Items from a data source

--- Start ---

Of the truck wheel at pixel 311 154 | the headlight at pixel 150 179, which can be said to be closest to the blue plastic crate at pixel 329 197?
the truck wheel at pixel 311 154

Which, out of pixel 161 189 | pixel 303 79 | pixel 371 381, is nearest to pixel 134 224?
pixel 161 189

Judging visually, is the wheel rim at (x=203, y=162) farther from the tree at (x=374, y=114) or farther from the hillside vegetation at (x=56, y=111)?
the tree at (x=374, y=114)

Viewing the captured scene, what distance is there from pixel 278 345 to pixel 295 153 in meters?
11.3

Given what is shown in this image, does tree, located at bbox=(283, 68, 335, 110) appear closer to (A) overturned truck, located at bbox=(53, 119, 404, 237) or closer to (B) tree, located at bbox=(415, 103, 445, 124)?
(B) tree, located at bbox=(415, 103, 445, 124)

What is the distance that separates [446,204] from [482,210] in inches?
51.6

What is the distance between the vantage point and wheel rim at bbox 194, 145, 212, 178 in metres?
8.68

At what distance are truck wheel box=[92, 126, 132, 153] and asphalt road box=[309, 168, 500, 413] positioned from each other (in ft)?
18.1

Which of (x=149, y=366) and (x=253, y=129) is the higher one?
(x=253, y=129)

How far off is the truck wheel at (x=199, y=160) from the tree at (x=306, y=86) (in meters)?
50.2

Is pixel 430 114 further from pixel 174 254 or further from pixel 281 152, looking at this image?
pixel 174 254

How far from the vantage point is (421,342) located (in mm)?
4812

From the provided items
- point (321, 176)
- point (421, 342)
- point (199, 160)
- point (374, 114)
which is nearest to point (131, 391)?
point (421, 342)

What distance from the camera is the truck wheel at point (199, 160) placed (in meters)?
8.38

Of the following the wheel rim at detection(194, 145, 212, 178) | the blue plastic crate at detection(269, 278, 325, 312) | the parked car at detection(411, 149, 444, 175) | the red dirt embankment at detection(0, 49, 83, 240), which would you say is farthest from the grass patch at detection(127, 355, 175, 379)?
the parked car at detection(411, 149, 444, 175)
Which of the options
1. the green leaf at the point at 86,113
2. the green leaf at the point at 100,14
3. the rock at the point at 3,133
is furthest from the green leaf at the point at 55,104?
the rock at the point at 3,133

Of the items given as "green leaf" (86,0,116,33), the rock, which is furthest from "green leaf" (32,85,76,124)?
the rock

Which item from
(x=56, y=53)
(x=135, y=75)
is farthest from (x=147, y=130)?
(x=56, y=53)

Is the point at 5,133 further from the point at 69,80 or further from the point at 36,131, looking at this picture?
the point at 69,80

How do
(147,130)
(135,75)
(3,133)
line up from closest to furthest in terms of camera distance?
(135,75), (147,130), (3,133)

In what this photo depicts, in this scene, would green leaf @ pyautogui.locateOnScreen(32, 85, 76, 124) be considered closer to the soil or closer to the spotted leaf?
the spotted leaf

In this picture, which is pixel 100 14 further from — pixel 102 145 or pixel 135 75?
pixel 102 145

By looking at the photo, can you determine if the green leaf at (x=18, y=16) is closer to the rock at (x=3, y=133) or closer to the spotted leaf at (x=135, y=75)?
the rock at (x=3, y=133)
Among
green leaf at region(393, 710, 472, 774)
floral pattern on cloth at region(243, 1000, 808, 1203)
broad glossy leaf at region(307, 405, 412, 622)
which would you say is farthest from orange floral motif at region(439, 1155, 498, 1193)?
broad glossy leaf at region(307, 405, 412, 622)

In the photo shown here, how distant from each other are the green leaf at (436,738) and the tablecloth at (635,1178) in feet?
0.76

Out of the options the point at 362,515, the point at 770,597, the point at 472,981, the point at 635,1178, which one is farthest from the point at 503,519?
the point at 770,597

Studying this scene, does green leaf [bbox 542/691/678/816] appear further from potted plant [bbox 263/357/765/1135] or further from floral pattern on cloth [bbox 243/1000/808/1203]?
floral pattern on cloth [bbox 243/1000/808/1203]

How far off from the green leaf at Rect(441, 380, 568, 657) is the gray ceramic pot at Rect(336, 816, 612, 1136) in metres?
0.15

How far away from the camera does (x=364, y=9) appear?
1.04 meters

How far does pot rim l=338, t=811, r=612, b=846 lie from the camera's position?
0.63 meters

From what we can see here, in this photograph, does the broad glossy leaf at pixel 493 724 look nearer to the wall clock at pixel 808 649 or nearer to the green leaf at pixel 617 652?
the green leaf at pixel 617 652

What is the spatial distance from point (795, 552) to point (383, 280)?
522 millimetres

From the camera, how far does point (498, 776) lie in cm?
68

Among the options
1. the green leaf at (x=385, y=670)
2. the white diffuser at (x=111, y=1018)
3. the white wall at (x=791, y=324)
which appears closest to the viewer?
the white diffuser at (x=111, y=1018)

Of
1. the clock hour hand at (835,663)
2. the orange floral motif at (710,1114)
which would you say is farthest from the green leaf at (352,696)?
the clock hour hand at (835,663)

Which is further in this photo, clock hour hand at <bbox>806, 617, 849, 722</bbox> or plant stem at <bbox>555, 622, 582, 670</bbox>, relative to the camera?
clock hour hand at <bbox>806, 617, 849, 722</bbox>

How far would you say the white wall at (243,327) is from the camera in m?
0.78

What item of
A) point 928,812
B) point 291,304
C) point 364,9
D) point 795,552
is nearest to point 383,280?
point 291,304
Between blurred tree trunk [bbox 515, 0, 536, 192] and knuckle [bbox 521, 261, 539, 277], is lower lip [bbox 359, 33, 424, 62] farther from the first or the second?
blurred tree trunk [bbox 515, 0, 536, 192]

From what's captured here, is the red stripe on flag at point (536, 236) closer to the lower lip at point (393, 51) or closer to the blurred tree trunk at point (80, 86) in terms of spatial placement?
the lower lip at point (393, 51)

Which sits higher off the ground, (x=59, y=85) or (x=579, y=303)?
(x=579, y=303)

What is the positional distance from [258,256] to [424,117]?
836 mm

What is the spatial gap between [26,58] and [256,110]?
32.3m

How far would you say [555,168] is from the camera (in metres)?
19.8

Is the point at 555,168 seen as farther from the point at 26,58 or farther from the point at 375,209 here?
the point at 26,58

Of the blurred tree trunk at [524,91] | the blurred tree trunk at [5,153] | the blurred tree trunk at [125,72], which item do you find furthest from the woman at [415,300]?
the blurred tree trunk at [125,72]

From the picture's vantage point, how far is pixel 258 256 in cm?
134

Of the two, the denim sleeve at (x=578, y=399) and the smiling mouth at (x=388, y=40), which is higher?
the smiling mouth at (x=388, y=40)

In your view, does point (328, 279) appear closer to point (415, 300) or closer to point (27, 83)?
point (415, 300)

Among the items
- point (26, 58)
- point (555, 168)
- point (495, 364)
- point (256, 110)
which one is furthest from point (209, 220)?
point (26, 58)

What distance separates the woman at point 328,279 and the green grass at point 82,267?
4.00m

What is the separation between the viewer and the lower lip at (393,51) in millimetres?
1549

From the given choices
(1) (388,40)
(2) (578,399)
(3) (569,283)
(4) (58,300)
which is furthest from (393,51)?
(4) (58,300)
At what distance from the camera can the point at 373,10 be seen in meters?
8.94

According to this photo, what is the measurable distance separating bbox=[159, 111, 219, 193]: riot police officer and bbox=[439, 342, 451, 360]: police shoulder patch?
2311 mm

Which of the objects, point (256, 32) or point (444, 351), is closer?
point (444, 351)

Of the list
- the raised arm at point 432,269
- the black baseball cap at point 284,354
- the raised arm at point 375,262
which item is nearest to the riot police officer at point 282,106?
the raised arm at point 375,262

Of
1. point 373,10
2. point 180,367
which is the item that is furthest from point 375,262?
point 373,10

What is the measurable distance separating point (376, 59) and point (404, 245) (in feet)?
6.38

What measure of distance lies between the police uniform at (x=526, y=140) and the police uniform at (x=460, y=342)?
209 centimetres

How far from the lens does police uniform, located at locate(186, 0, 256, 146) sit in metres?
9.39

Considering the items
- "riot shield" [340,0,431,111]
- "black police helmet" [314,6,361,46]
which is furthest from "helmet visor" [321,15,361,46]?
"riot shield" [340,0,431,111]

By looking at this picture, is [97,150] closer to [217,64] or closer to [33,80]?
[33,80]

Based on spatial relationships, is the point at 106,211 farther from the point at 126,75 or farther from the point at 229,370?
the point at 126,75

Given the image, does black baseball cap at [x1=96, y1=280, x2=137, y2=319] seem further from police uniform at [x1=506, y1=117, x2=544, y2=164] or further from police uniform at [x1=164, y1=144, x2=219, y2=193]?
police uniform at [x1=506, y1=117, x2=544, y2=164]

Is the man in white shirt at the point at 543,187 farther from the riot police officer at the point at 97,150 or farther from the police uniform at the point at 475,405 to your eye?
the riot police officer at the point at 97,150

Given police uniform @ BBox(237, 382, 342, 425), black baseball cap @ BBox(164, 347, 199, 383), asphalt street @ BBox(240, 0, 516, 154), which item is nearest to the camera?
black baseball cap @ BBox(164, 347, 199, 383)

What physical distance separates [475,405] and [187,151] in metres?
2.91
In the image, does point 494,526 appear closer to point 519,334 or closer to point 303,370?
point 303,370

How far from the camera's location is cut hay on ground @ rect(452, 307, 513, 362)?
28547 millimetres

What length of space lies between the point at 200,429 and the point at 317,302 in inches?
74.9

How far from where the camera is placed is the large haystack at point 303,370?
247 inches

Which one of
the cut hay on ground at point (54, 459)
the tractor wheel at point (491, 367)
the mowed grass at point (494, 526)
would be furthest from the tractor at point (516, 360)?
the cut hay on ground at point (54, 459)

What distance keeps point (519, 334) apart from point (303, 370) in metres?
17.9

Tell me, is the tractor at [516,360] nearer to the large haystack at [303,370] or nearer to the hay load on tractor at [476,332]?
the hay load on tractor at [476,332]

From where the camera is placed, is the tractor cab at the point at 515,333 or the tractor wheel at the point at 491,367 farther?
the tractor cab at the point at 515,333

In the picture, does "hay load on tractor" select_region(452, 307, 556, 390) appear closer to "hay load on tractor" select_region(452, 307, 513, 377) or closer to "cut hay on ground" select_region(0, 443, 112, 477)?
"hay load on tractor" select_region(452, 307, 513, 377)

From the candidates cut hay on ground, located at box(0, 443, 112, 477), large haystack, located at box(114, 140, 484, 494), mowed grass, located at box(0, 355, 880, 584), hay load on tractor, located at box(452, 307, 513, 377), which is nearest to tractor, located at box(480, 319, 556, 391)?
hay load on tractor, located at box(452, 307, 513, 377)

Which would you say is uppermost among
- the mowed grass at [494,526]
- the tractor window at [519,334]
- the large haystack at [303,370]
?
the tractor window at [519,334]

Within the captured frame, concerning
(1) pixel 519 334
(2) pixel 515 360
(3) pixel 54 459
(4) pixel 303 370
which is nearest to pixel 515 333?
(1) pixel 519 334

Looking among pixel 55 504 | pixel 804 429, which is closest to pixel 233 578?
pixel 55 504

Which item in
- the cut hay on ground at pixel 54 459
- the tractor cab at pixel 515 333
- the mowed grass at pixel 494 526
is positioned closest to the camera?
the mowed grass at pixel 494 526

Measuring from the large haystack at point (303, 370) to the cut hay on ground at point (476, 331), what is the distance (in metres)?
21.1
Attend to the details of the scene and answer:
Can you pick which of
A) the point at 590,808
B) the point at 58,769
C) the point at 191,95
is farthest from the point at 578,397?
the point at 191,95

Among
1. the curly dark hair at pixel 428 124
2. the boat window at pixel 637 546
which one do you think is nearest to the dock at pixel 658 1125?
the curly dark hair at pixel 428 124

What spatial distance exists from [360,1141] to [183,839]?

--- End ---

* **WRITTEN INSTRUCTION**:
Copy out the items above word for word, starting at the line that contains "How far from the lens" and stopping after the line that contains "28547 millimetres".

* **RESPONSE FOR THIS EXERCISE**:
How far from the lens does police uniform, located at locate(186, 0, 256, 146) sit in metres?
9.39

Considering the items
- "riot shield" [340,0,431,111]
- "black police helmet" [314,6,361,46]
which is furthest from "helmet visor" [321,15,361,46]?
"riot shield" [340,0,431,111]

By looking at this picture, is [97,150] closer to [217,64] or closer to [33,80]?
[33,80]

Based on spatial relationships, is the point at 106,211 farther from the point at 126,75 or farther from the point at 229,370?
the point at 126,75

Given the image, does black baseball cap at [x1=96, y1=280, x2=137, y2=319] seem further from police uniform at [x1=506, y1=117, x2=544, y2=164] or further from police uniform at [x1=164, y1=144, x2=219, y2=193]?
police uniform at [x1=506, y1=117, x2=544, y2=164]

Is the man in white shirt at the point at 543,187 farther from the riot police officer at the point at 97,150 or farther from the police uniform at the point at 475,405 to your eye?
the riot police officer at the point at 97,150

Given police uniform @ BBox(237, 382, 342, 425), black baseball cap @ BBox(164, 347, 199, 383), asphalt street @ BBox(240, 0, 516, 154), which item is nearest to the camera?
black baseball cap @ BBox(164, 347, 199, 383)

What physical distance separates [475,405] and [187,151] in metres?
2.91
In the image, does point 494,526 appear closer to point 519,334 or closer to point 303,370?
point 303,370

How far from the camera's location is cut hay on ground @ rect(452, 307, 513, 362)?
28547 millimetres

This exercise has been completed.